Abstract In this article, we introduce an extended, freely available resource for the Romanian language, named RoLEX. The dataset was developed mainly for speech processing applications, yet its applicability extends beyond this domain. RoLEX includes over 330,000 curated entries with information regarding lemma, morphosyntactic description, syllabification, lexical stress and phonemic transcription. The process of selecting the list of word entries and semi-automatically annotating the complete lexical information associated with each of the entries is thoroughly described. The dataset’s inherent knowledge is then evaluated in a task of concurrent prediction of syllabification, lexical stress marking and phonemic transcription. The evaluation looked into several dataset design factors, such as the minimum viable number of entries for correct prediction, the optimisation of the minimum number of required entries through expert selection and the augmentation of the input with morphosyntactic information, as well as the influence of each task in the overall accuracy. The best results were obtained when the orthographic form of the entries was augmented with the complete morphosyntactic tags. A word error rate of 3.08% and a character error rate of 1.08% were obtained this way. We show that using a carefully selected subset of entries for training can result in a similar performance to the performance obtained by a larger set of randomly selected entries (twice as many). In terms of prediction complexity, the lexical stress marking posed most problems and accounts for around 60% of the errors in the predicted sequence.
查看原文
分享 分享
微信好友 朋友圈 QQ好友 复制链接
本刊更多论文
RoLEX:一个扩展的罗马尼亚词汇数据集的发展及其评估在预测并发词汇信息
摘要在本文中,我们介绍了一个扩展的、免费提供的罗马尼亚语资源,名为RoLEX。该数据集主要是为语音处理应用程序开发的,但其适用性超出了该领域。RoLEX包括超过330000个精选条目,其中包含关于引理、形态句法描述、音节划分、词汇重音和音位转录的信息。全面描述了选择单词条目列表和半自动注释与每个条目相关联的完整词汇信息的过程。然后在同时预测音节划分、词汇重音标记和音位转录的任务中评估数据集的固有知识。该评估考察了几个数据集设计因素,如正确预测的最小可行条目数、通过专家选择优化所需最小条目数、用形态句法信息增加输入,以及每个任务对总体准确性的影响。当条目的拼写形式增加了完整的形态句法标签时,获得了最好的结果。以这种方式获得了3.08%的单词错误率和1.08%的字符错误率。我们表明,使用精心选择的条目子集进行训练可以获得与更大的随机选择条目集(两倍多)所获得的性能相似的性能。就预测复杂性而言,词汇重音标记带来了大多数问题,约占预测序列错误的60%。

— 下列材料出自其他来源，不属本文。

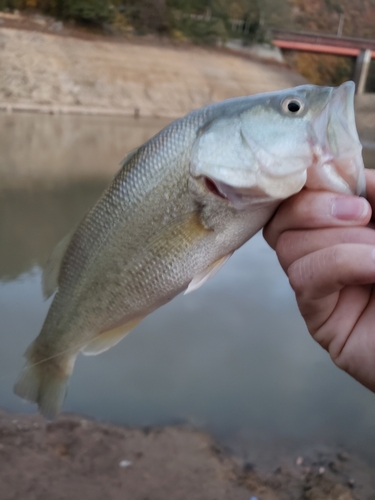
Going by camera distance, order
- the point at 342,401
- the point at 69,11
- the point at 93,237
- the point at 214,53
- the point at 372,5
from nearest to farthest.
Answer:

本文章由计算机程序翻译,如有差异,请以英文原文为准。
求助全文
约1分钟内获得全文 去求助
来源期刊
Natural Language Engineering
Natural Language Engineering COMPUTER SCIENCE, ARTIFICIAL INTELLIGENCE-
CiteScore
5.90
自引率
12.00%
发文量
60
审稿时长
>12 weeks
期刊介绍: Natural Language Engineering meets the needs of professionals and researchers working in all areas of computerised language processing, whether from the perspective of theoretical or descriptive linguistics, lexicology, computer science or engineering. Its aim is to bridge the gap between traditional computational linguistics research and the implementation of practical applications with potential real-world use. As well as publishing research articles on a broad range of topics - from text analysis, machine translation, information retrieval and speech analysis and generation to integrated systems and multi modal interfaces - it also publishes special issues on specific areas and technologies within these topics, an industry watch column and book reviews.
期刊最新文献
Start-up activity in the LLM ecosystem Anisotropic span embeddings and the negative impact of higher-order inference for coreference resolution: An empirical analysis Automated annotation of parallel bible corpora with cross-lingual semantic concordance How do control tokens affect natural language generation tasks like text simplification Emerging trends: When can users trust GPT, and when should they intervene?
×
引用
GB/T 7714-2015
复制
MLA
复制
APA
复制
导出至
BibTeX EndNote RefMan NoteFirst NoteExpress
×
×
提示
您的信息不完整,为了账户安全,请先补充。
现在去补充
×
提示
您因"违规操作"
具体请查看互助需知
我知道了
×
提示
现在去查看 取消
×
提示
确定
0
微信
客服QQ
Book学术公众号 扫码关注我们
反馈
×
意见反馈
请填写您的意见或建议
请填写您的手机或邮箱
已复制链接
已复制链接
快去分享给好友吧!
我知道了
×
扫码分享
扫码分享
Book学术官方微信
Book学术文献互助
Book学术文献互助群
群 号:481959085
Book学术
文献互助 智能选刊 最新文献 互助须知 联系我们:info@booksci.cn
Book学术提供免费学术资源搜索服务,方便国内外学者检索中英文文献。致力于提供最便捷和优质的服务体验。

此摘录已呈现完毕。